LOS ANGELES, CALIFORNIA – OCTOBER 23: Bruna Papandrea attends the 8th Annual Australians In Film Awards Gala & Benefit Dinner at InterContinental Los Angeles Century City on October 23, 2019 in Los Angeles, California. (Photo by Gregg DeGuire/Getty Images for Australians In Film)
  • Industry

Bruna Papandrea: Making Up Stories to Turn into Hits

The name of her company says it all: Made Up Stories. And producer Bruna Papandrea is good at finding them and turning them into huge hits. Take the one that she is most likely best known for, Big Little Lies. She has an executive producer credit on the Golden Globe-winning series, but also knew that she wanted to strike out on her own. Made Up Stories is “the company I was always meant to start”, she says. She founded it three years ago, after the success of the first season of Big Little Lies, which she produced with Reese Witherspoon, with whom she also co-founded the production outfit Pacific Standard, responsible for such critically acclaimed features as Gone Girl and Wild. But success does not come overnight, least of all for a producer, and she certainly paid her dues.

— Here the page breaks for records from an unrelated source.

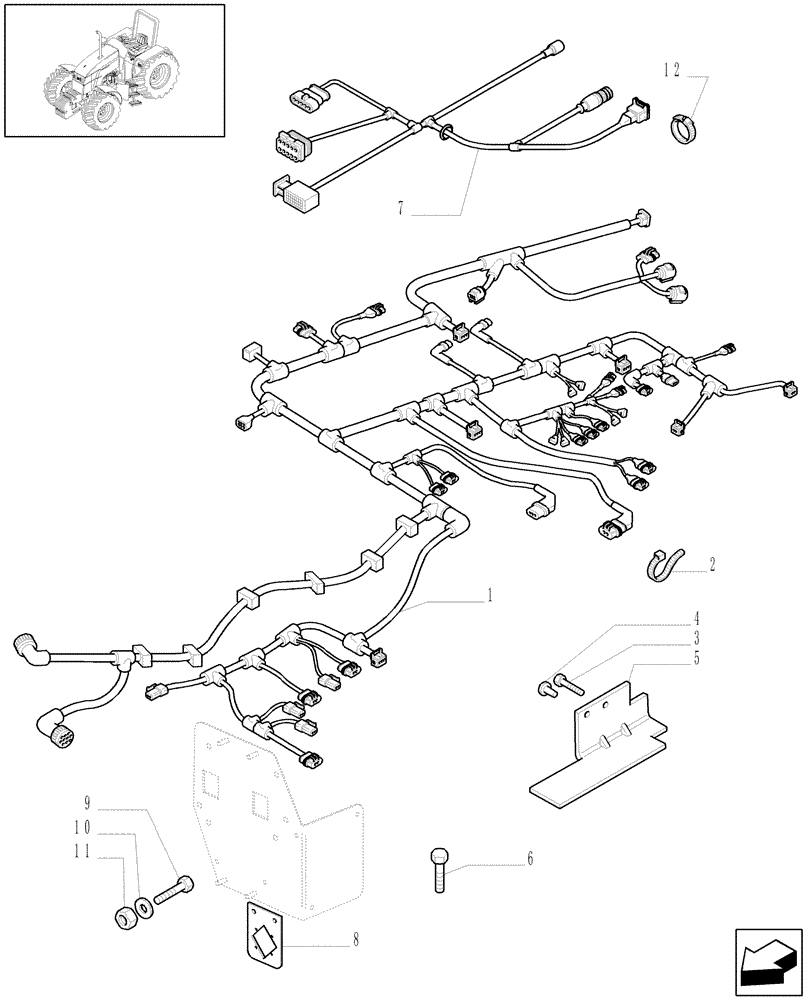 12
7
2
1
4
3
5
9
10
11
6
8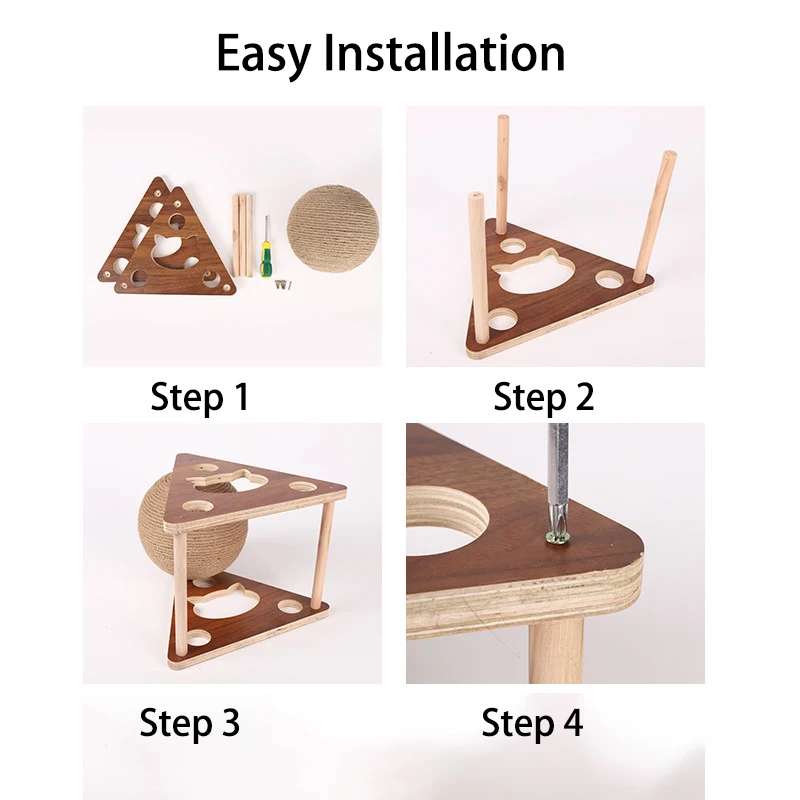 Easy Installation

Step 1

Step 2

Step 3

Step 4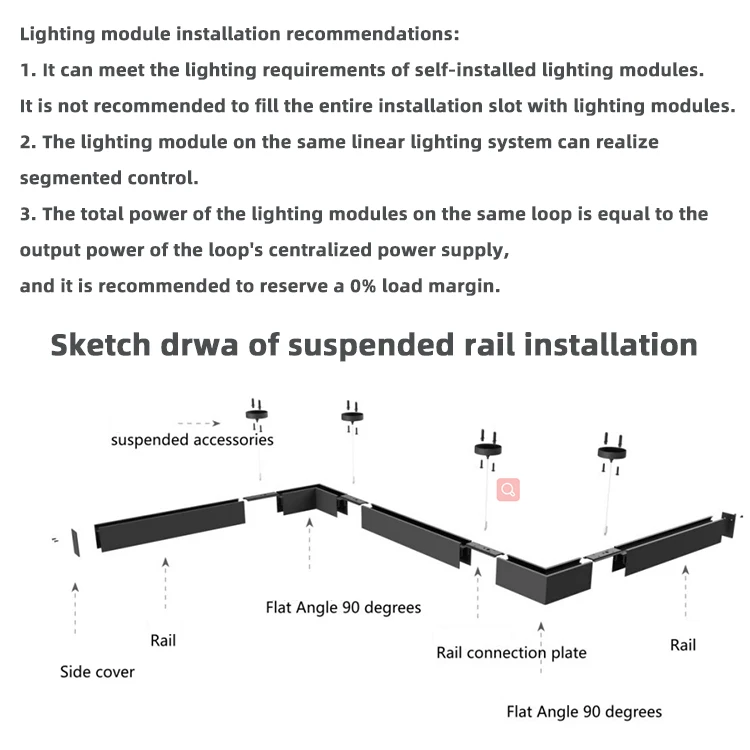 Lighting module installation recommendations:
1. It can meet the lighting requirements of self-installed lighting modules. It is not recommended to fill the entire installation slot with lighting modules.
2. The lighting module on the same linear lighting system can realize segmented control.
3. The total power of the lighting modules on the same loop is equal to the output power of the loop's centralized power supply,
and it is recommended to reserve a 0% load margin.

Sketch drwa of suspended rail installation

suspended accessories

Flat Angle 90 degrees

Rail

Side cover

Rail connection plate

Rail

Flat Angle 90 degrees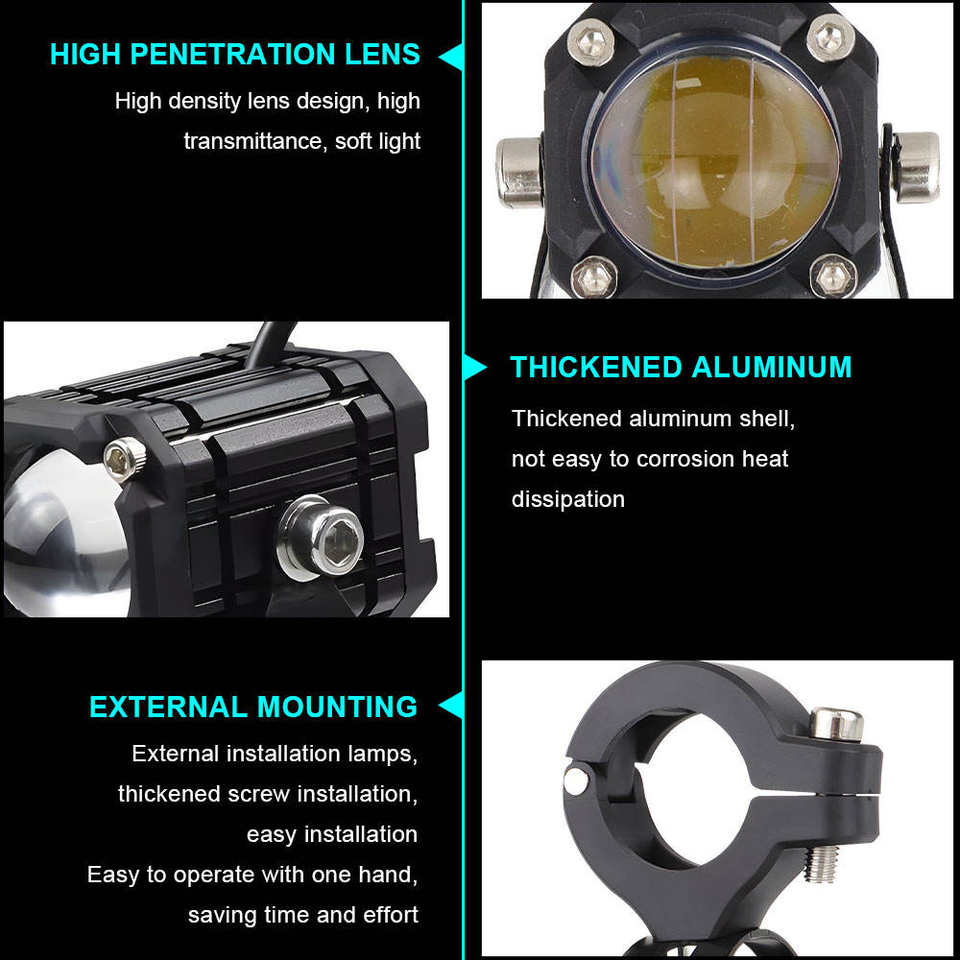 HIGH PENETRATION LENS

High density lens design, high transmittance, soft light

THICKENED ALUMINUM

Thickened aluminum shell, not easy to corrosion heat dissipation

EXTERNAL MOUNTING

External installation lamps, thickened screw installation, easy installation

Easy to operate with one hand, saving time and effort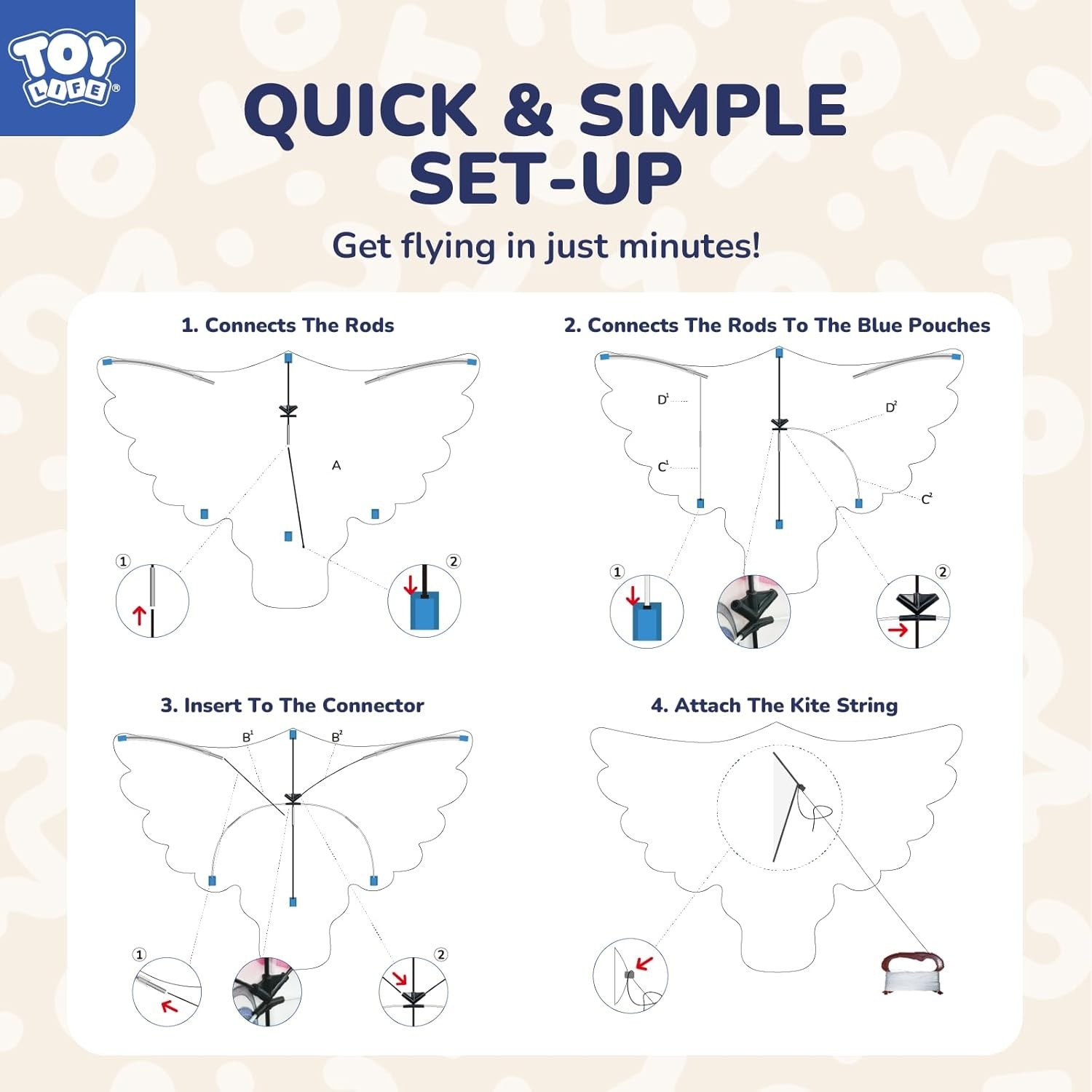 TOY LIFE®

QUICK & SIMPLE SET-UP

Get flying in just minutes!

1. Connects The Rods

A

①

②

2. Connects The Rods To The Blue Pouches

$D^1$

$D^2$

$C^1$

$C^2$

①

②

3. Insert To The Connector

$B^1$

$B^2$

①

②

4. Attach The Kite String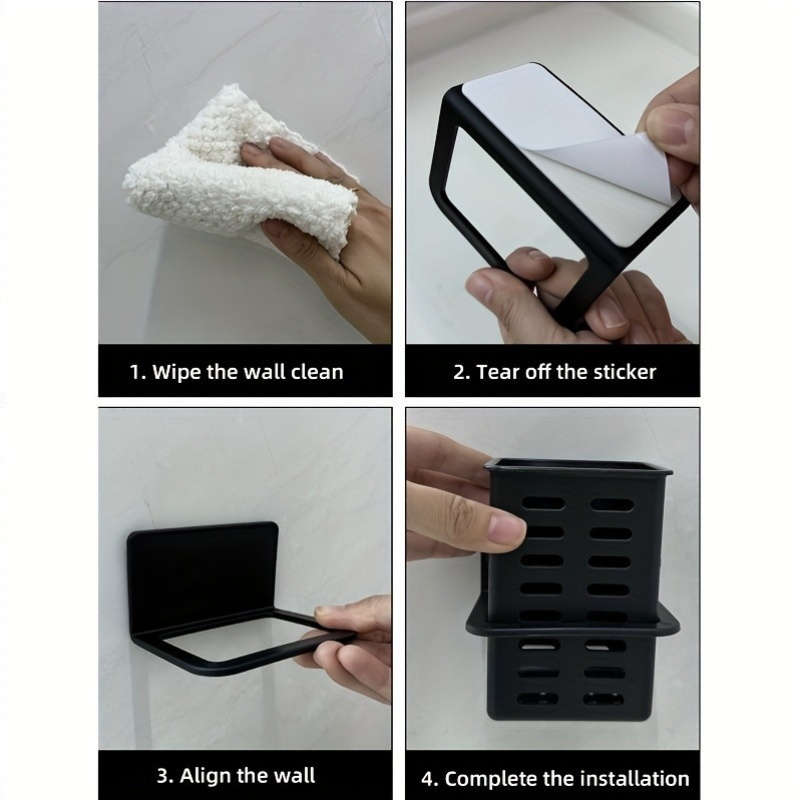 1. Wipe the wall clean

2. Tear off the sticker

3. Align the wall

4. Complete the installation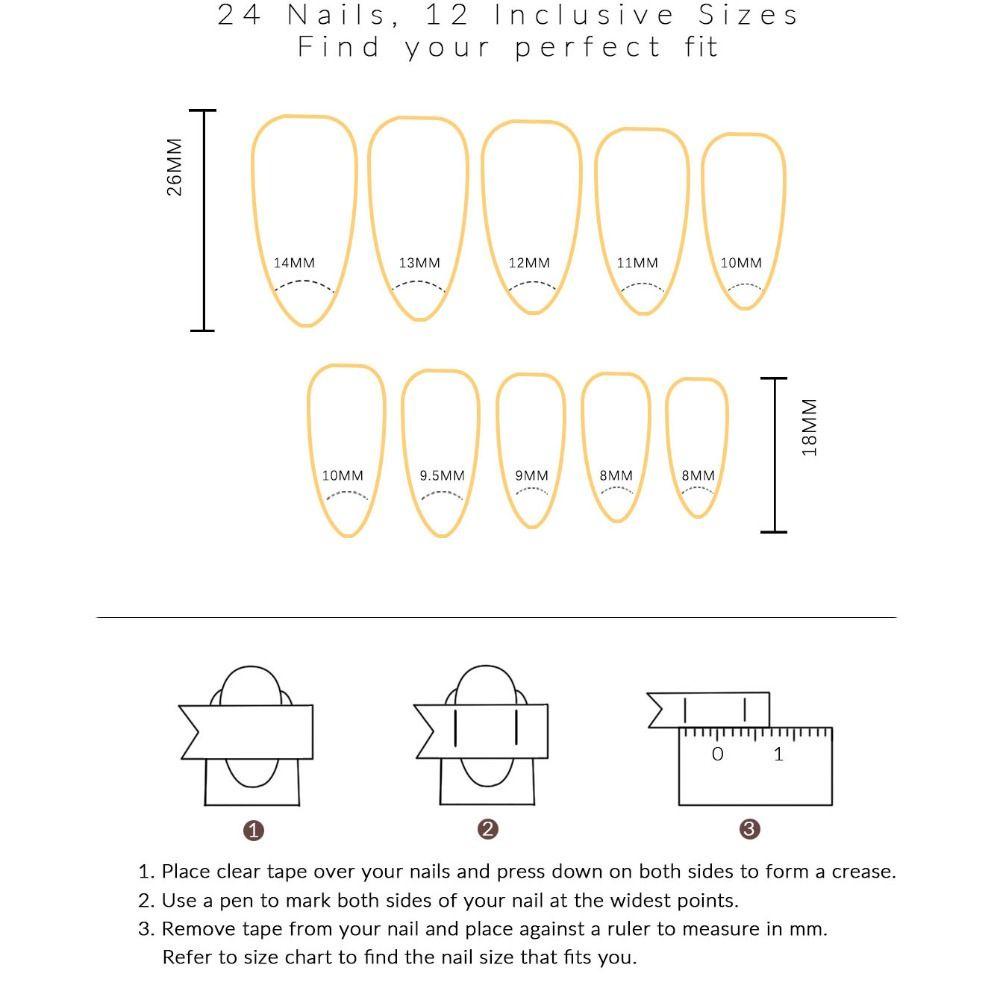 24 Nails, 12 Inclusive Sizes
Find your perfect fit

26MM

14MM 13MM 12MM 11MM 10MM

10MM 9.5MM 9MM 8MM 8MM

18MM

0 1

1 2 3

1. Place clear tape over your nails and press down on both sides to form a crease.
2. Use a pen to mark both sides of your nail at the widest points.
3. Remove tape from your nail and place against a ruler to measure in mm. Refer to size chart to find the nail size that fits you.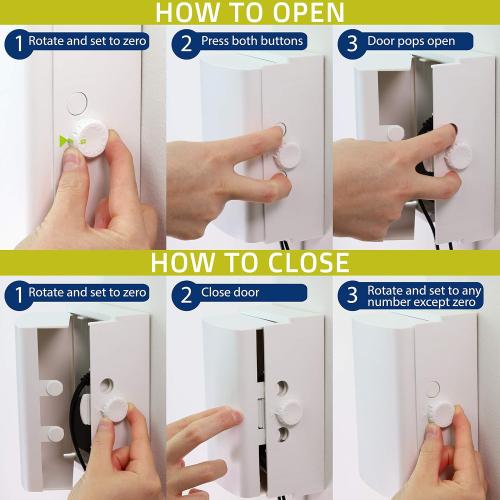 HOW TO OPEN

1 Rotate and set to zero

2 Press both buttons

3 Door pops open

HOW TO CLOSE

1 Rotate and set to zero

2 Close door

3 Rotate and set to any number except zero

Papandrea, a native of Adelaide, Australia, dropped out of two of the best universities in her birth country: “I thought I wanted to be a writer and an actor. I worked as a barista and waitress while I was doing this.” She did get some acting jobs in theater companies but soon discovered that doing workshops and developing plays, the behind-the-scenes work, was more her calling. She moved to New York to broaden her scope and calls getting an unpaid job on an independent movie her “big break” and with good reason: “I worked for free and did every job I could on the movie and ended up with my first co-producer credit.” She segued to producing commercials saving to produce a short film with a director friend. This led to her first feature producing gig in 2000 on Better Than Sex, that got a screening at the Toronto Film Festival. She met Anthony Minghella at TIFF and “six weeks later I was living in London working with him and the great Sydney Pollack.” She learned a lot from them, soaked up their wisdoms over the next six years.

After making a name for herself in Hollywood on projects like Smart People, Wedding Daze, Hot Pursuit and the aforementioned Big Little Lies, she decided to not only “put more women in the center of stories, but also put more women behind the camera. Not just directors, but female novelists, creators, and storytellers”, she explains. Papandrea made the mystery thriller series Tell Me Your Secrets, and Queen America, a dark comedy with Catherine Zeta-Jones. She reunited with her old friend Nicole Kidman for The Undoing, but also partnered with Kidman on Nine Perfect Strangers, the latest book from Big Little Lies author Liane Moriarty, that they optioned together. It is in pre-production. In addition, Papandrea entered into a partnership with Agatha Christie Ltd. for a new series, that is inspired by the mystery novels and the 20 short stories Christie wrote between 1927 and the early 1970s with her Miss Marple character as the amateur crime solver.

The Aussie is also behind Anatomy of a Scandal, the story of sexual consent within the British elite and the women affected by it, starring Sienna Miller, Rupert Friend and Michelle Dockery, which is in the last stages of filming, while Penguin Bloom based on the Cameron Bloom book will come out in January. Naomi Watts, Jacki Weaver and Andrew Lincoln are the lead actors. The crime thriller The Dry is in post-production, and Pieces of Her, an 8-parter with Toni Collette will be released next year.

And if your head is not spinning yet, she also optioned Christina Baker Kline’s novel The Exiles in July and will turn that into a TV series. And then there is Tinker Bell, with Reese Witherspoon attached and an adaptation of Ali Benjamin’s novel The Thing About Jellyfish, that will star Millie Bobby Brown, as well as Luckiest Girl Alive based on the novel by Jessica Knoll about a New Yorker whose life unravels when she is faced with a trauma.

All of them, stories by women, made by women, but not just for women. Yet, when it comes to the behind-the-scenes jobs, Bruna Papandrea, who not surprisingly also serves as an ambassador for Reframe, the Women in Film/Sundance Institute initiative to further gender parity in the media business – is certainly putting her money where her mouth is.